Britain had December and January as coldest months
UK has suffered as spectacular satellite image showed the entire British mainland covered in snow and ice during January and February. Scotland, has spent much of the last two months under a blanket of snow, is suffering its coldest winter since records began, according to the Met Office. The news is likely to be jumped upon by those who question the science behind the scientific ‘consensus’ that global warming is a reality.
The average temperatures in January and December were the coldest in Scotland since 1914 - the year that data was first logged.
The Met Office revealed that Northern Ireland experienced its coldest December and January since the early 1960s and it has not been colder in England and Wales since the winter of 1981/2. Scotland has borne the brunt of the freezing weather since the cold snap began in mid-December. The average minimum overnight temperature north of the border in January is zero - but last month it regularly dipped below -5C.

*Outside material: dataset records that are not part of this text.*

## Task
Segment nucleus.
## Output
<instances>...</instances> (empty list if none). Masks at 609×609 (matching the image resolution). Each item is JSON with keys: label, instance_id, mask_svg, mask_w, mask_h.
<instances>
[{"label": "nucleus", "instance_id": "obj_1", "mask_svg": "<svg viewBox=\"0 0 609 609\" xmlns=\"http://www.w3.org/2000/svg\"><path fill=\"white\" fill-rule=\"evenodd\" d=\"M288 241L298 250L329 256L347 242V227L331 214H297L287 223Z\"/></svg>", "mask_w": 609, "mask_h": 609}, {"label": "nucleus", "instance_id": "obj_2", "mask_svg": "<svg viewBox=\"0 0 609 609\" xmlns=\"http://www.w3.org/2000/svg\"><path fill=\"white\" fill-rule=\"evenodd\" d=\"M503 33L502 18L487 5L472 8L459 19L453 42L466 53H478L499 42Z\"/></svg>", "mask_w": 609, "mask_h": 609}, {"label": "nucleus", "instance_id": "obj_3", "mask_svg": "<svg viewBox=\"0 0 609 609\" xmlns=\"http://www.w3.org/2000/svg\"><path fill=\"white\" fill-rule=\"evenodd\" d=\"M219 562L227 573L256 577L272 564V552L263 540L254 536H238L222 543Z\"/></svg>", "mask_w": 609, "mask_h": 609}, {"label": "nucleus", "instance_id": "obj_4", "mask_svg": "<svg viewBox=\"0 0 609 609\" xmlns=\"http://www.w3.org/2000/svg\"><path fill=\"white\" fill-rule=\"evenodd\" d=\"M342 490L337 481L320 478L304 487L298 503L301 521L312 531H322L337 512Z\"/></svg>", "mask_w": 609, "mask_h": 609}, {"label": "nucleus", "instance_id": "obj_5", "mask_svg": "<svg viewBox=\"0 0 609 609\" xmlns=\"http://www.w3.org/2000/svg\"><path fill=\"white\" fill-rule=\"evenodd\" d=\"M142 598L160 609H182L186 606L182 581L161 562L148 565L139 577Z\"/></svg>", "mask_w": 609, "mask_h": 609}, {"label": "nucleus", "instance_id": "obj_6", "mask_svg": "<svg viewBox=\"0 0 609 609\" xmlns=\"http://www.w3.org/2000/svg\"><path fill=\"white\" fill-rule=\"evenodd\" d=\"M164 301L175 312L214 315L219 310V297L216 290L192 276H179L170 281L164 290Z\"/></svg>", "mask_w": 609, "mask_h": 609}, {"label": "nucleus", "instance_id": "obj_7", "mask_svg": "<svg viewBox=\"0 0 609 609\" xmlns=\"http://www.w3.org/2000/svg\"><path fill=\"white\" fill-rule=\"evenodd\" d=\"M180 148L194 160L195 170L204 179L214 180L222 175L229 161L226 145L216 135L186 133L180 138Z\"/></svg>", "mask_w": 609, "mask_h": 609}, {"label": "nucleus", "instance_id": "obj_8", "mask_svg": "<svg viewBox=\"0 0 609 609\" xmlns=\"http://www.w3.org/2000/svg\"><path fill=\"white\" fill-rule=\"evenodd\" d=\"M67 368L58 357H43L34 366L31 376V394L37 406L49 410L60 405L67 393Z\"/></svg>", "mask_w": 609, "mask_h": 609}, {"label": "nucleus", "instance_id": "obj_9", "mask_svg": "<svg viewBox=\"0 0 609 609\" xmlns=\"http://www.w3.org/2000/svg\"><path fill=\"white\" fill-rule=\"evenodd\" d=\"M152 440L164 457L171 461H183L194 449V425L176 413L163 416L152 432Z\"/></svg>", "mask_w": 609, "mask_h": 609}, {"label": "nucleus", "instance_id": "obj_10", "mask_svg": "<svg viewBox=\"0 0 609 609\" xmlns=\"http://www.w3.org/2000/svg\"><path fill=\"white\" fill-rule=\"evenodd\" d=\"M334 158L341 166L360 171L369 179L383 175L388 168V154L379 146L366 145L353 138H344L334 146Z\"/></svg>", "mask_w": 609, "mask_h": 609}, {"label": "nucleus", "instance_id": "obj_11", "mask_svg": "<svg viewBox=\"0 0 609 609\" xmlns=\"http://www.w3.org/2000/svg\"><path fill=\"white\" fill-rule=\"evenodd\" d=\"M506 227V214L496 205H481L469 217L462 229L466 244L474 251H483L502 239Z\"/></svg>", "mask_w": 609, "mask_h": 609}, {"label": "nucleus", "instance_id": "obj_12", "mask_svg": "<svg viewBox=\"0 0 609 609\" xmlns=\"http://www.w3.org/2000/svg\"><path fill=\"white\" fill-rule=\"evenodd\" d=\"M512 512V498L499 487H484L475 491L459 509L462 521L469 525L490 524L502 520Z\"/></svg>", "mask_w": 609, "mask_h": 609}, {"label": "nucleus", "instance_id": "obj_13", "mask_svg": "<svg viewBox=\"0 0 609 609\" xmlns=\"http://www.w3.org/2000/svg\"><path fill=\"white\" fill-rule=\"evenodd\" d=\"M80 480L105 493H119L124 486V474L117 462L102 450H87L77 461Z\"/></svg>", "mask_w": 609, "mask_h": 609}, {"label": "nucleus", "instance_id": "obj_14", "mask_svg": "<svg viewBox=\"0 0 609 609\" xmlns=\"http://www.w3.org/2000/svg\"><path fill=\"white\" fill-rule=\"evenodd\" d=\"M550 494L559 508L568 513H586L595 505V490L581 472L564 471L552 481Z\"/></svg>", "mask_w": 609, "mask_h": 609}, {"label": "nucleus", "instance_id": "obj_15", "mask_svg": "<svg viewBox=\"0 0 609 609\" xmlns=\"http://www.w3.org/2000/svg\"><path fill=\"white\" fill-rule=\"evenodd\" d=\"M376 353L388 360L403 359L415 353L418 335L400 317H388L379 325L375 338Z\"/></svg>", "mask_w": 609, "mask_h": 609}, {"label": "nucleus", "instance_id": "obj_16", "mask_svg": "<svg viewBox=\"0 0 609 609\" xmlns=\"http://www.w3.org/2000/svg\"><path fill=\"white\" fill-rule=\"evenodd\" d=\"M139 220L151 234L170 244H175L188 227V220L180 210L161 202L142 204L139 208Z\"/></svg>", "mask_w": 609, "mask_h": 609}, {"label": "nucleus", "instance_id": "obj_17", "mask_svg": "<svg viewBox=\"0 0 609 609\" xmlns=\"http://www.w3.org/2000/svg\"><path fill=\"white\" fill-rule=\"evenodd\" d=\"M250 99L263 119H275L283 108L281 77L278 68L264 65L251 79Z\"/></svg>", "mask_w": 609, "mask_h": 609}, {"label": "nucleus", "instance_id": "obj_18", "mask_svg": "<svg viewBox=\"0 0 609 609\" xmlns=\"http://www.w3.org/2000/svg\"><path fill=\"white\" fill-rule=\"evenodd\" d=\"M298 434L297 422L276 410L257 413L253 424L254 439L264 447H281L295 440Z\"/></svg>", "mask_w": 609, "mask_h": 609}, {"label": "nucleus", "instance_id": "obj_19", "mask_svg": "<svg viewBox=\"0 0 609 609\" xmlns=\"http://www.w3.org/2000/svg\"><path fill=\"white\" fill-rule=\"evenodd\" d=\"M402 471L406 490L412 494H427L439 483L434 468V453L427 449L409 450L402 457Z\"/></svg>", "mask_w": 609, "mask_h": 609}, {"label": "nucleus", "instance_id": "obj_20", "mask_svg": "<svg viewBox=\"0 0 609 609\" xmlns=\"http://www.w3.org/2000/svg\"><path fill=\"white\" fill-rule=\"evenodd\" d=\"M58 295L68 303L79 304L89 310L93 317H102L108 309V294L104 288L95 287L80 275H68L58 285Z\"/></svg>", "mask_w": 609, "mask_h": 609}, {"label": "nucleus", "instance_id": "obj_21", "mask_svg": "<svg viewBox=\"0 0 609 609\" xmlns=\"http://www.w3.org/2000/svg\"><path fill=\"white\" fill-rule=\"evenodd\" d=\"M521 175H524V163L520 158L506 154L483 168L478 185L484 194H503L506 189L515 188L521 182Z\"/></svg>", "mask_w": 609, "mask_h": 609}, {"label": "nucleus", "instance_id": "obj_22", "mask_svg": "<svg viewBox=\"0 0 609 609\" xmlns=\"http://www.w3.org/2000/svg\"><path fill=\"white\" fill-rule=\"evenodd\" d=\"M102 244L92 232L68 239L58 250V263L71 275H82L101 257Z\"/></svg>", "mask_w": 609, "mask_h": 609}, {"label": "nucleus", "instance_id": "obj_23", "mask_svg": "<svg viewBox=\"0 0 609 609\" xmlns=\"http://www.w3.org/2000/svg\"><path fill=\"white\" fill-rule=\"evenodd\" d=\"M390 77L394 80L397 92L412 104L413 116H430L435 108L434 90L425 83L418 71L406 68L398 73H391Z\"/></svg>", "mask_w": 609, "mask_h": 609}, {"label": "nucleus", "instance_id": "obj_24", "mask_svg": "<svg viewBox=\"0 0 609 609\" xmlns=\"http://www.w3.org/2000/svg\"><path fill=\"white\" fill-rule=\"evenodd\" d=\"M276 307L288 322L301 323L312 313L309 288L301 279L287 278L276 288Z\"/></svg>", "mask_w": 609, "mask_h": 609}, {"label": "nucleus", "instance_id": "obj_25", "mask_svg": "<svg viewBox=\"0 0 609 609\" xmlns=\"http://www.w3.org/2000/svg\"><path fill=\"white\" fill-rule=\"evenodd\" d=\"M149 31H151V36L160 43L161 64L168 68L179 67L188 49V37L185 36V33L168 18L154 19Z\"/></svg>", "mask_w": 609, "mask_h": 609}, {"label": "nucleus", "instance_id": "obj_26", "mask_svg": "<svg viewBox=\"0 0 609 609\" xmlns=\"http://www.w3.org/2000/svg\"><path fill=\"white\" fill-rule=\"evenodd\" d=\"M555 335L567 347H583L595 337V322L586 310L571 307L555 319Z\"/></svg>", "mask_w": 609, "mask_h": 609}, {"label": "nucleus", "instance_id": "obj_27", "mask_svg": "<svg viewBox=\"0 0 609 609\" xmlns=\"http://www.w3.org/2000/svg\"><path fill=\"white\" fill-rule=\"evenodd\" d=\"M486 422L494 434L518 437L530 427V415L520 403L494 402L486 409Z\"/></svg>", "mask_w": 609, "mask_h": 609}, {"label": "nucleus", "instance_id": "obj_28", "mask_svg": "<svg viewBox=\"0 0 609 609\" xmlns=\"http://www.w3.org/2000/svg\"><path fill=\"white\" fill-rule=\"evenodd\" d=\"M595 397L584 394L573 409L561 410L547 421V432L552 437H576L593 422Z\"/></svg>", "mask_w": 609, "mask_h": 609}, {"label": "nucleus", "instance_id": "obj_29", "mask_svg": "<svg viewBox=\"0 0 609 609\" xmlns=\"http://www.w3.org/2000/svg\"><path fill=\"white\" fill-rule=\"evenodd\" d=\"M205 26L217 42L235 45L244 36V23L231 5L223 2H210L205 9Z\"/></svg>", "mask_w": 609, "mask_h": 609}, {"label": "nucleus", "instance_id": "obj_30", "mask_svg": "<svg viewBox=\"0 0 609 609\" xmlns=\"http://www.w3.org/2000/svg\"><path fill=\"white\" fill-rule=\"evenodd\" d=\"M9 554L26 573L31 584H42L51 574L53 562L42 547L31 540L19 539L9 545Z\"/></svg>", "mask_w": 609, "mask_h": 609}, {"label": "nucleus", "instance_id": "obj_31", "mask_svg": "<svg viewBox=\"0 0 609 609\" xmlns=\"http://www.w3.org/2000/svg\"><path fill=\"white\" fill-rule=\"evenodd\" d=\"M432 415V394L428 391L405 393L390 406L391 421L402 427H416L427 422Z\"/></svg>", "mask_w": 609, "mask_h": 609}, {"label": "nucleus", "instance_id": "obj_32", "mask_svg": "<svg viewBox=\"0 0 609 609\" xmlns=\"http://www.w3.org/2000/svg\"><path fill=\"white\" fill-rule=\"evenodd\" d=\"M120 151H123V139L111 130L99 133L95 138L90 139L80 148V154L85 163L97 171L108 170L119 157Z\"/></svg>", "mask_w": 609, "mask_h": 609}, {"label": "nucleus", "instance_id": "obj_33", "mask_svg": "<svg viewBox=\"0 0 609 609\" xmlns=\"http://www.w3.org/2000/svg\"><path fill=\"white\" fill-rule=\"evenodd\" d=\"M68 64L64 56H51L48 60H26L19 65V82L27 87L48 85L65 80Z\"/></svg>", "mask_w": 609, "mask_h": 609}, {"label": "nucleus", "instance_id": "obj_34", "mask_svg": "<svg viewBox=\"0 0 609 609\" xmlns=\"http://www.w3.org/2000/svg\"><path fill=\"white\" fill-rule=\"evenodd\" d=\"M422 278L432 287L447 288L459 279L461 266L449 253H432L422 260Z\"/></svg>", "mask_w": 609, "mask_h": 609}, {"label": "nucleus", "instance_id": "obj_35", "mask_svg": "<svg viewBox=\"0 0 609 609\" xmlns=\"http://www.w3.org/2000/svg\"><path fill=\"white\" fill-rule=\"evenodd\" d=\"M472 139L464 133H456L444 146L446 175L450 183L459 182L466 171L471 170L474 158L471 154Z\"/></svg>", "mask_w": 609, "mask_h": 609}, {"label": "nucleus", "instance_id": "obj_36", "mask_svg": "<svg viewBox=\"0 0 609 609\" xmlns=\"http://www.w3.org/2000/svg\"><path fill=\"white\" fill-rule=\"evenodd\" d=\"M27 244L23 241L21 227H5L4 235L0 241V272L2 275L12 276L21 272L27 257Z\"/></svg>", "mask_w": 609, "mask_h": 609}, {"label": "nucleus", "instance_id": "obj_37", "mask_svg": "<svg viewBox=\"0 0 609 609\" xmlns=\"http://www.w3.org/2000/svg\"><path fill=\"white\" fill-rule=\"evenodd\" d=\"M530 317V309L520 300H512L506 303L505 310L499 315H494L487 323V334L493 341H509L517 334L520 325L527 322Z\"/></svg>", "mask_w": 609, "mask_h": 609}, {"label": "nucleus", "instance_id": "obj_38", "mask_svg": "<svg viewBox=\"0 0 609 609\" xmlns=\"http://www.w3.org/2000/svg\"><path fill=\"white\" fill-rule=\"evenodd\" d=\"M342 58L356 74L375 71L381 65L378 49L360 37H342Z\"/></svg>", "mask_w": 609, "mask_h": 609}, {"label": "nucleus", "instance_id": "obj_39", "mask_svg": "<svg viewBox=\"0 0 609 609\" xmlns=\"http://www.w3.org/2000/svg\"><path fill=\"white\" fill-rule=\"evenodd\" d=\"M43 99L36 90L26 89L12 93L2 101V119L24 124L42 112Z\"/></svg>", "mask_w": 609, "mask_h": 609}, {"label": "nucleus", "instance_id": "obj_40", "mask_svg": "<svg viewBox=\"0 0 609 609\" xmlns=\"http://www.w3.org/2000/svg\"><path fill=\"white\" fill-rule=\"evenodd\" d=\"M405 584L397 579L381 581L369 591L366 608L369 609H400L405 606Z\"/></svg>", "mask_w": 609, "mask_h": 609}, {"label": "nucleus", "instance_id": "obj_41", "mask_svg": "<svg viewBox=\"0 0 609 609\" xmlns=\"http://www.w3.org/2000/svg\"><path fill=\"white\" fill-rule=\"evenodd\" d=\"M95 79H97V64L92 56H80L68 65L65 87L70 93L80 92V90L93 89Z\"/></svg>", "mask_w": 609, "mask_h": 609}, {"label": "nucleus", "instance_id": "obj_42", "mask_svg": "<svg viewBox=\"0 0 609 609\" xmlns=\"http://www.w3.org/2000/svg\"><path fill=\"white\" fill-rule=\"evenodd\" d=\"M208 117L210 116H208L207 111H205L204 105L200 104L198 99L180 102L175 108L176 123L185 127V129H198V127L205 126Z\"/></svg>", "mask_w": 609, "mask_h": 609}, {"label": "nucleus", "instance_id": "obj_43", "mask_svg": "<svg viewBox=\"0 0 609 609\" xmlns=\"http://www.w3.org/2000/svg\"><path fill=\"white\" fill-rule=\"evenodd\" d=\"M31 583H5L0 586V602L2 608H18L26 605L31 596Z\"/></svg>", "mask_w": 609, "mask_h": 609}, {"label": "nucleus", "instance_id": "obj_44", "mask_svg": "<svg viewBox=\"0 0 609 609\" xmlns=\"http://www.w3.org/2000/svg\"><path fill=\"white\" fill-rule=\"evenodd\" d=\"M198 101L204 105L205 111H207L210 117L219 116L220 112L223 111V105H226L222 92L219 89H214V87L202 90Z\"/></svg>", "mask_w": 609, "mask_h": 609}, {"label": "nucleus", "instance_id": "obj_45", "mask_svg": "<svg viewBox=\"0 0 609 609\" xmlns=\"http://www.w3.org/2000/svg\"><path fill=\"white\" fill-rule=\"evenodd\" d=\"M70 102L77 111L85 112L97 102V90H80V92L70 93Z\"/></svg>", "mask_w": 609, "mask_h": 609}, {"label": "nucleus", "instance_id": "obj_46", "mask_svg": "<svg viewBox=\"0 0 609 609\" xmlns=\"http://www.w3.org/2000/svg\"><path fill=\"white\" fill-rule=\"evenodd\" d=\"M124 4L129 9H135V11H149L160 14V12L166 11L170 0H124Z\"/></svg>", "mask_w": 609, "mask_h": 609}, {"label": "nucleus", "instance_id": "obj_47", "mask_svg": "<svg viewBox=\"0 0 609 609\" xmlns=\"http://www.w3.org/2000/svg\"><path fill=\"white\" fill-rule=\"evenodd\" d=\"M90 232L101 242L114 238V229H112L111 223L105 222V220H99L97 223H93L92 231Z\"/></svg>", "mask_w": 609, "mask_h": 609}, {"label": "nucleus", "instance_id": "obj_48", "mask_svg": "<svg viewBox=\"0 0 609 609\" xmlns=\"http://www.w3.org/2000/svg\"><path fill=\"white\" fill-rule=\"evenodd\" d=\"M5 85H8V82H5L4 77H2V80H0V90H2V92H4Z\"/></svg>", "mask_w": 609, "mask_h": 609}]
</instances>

The Highland village of Altnaharra experienced the coldest temperature of the period, when the mercury dropped to -22.3C in January. The same village endured the UK’s record low in December 1995, when the temperature fell to -27.3C. The news is likely to be jumped on by those who disagree with the theory of global warming. The science of climate change has come under fire since the Copenhagen summit after the ‘Climategate’ scandal broke and scientists at the University of East Anglia were accused of manipulating data on global warming. The Intergovernmental Panel on Climate Change has also had to apologise for claims that the Himalayan glaciers could disappear within 25 years.
However, most scientists still maintain that climate change is happening and that mankind is to blame.